◆ Work instruction
Every entry should be repeated exactly. Omit the pictures.

───

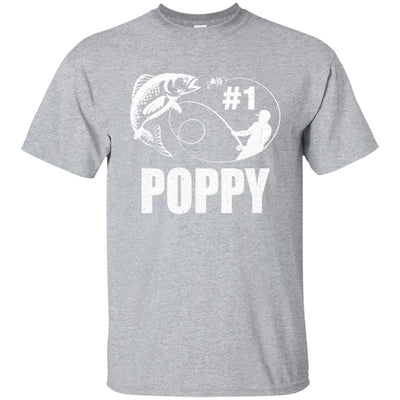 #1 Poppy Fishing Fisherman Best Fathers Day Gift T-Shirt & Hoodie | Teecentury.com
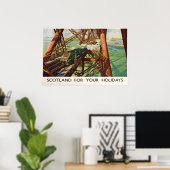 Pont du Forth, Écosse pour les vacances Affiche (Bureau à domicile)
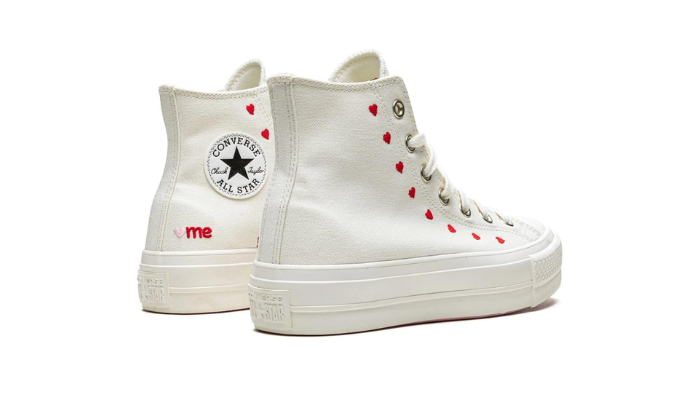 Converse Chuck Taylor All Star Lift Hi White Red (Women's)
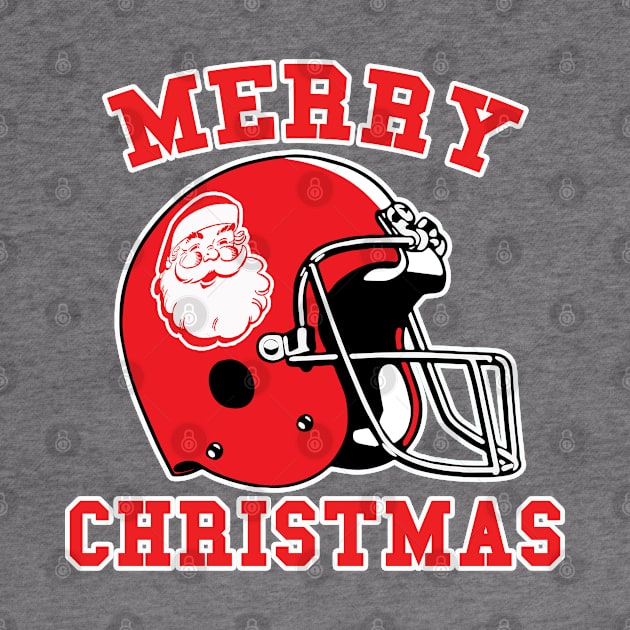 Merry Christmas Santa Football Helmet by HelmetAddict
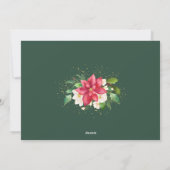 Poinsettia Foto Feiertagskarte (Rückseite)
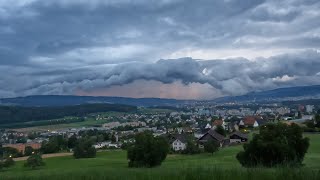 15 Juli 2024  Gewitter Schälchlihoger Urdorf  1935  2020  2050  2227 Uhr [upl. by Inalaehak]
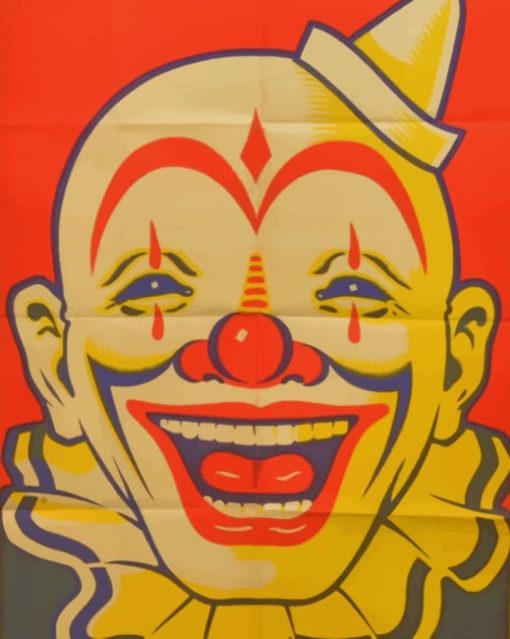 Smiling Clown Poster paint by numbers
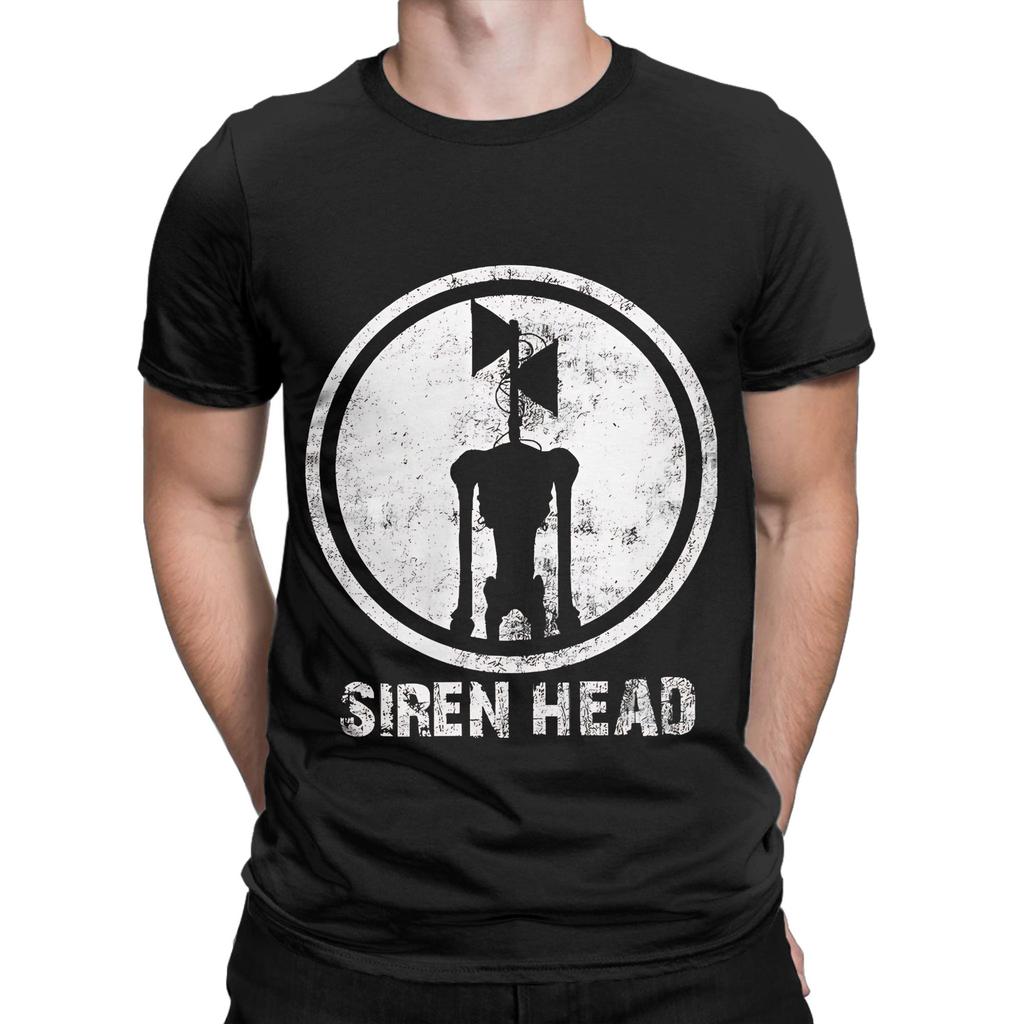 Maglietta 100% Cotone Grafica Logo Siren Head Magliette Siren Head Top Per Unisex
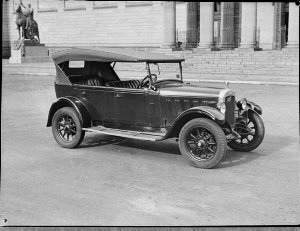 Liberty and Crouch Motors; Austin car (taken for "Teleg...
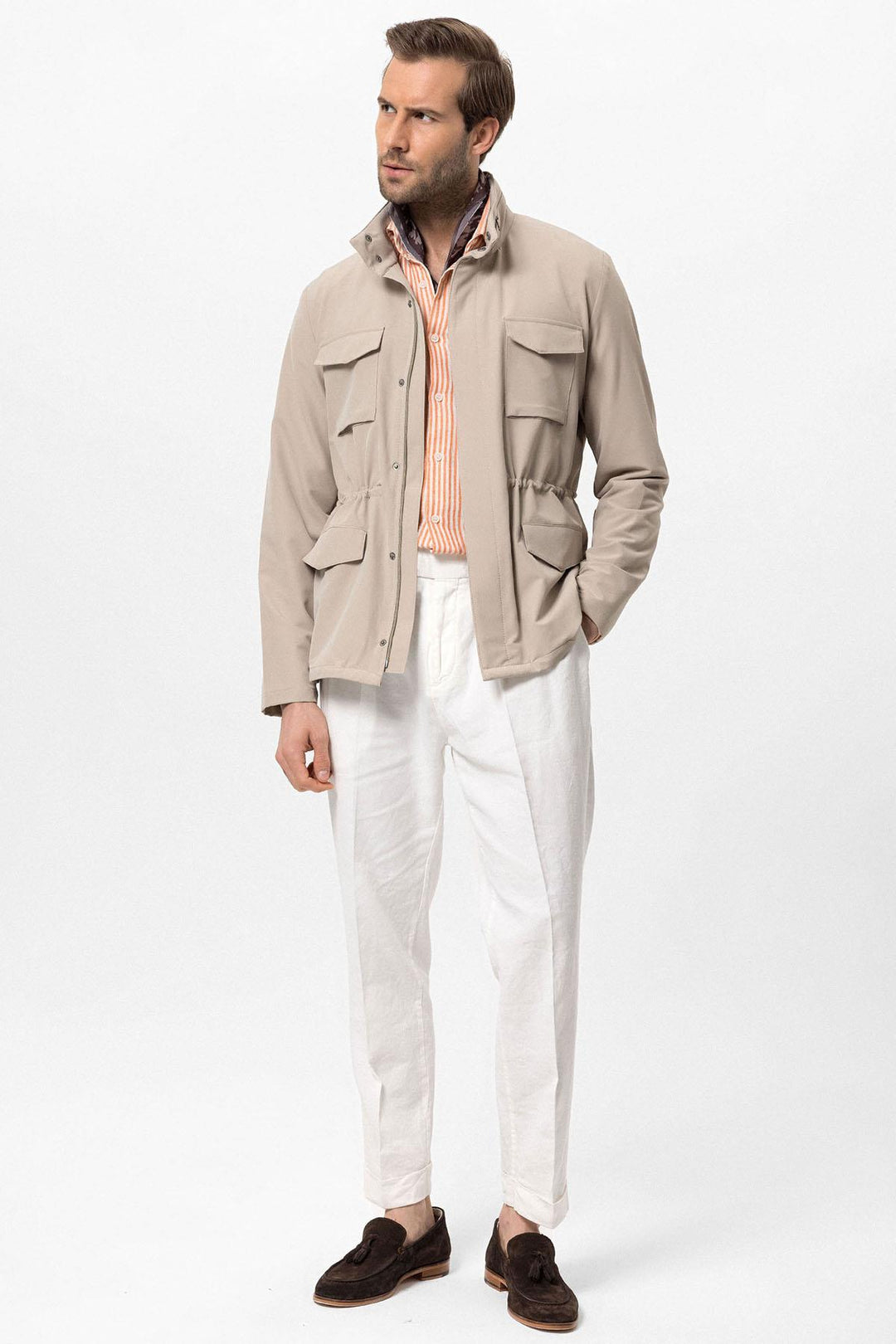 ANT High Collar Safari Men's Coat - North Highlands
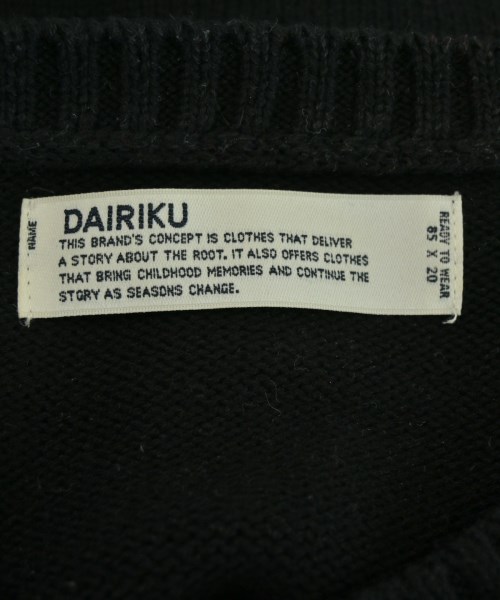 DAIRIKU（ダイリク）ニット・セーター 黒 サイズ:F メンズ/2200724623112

───

◆ Solution
 #1 Poppy Fishing Fisherman Best Fathers Day Gift T-Shirt & Hoodie | Teecentury.com
 Pont du Forth, Écosse pour les vacances Affiche (Bureau à domicile)
 Converse Chuck Taylor All Star Lift Hi White Red (Women's)
 Merry Christmas Santa Football Helmet by HelmetAddict
 Poinsettia Foto Feiertagskarte (Rückseite)
 15 Juli 2024  Gewitter Schälchlihoger Urdorf  1935  2020  2050  2227 Uhr [upl. by Inalaehak]
 Smiling Clown Poster paint by numbers
 Maglietta 100% Cotone Grafica Logo Siren Head Magliette Siren Head Top Per Unisex
 Liberty and Crouch Motors; Austin car (taken for "Teleg...
 ANT High Collar Safari Men's Coat - North Highlands
 DAIRIKU（ダイリク）ニット・セーター 黒 サイズ:F メンズ/2200724623112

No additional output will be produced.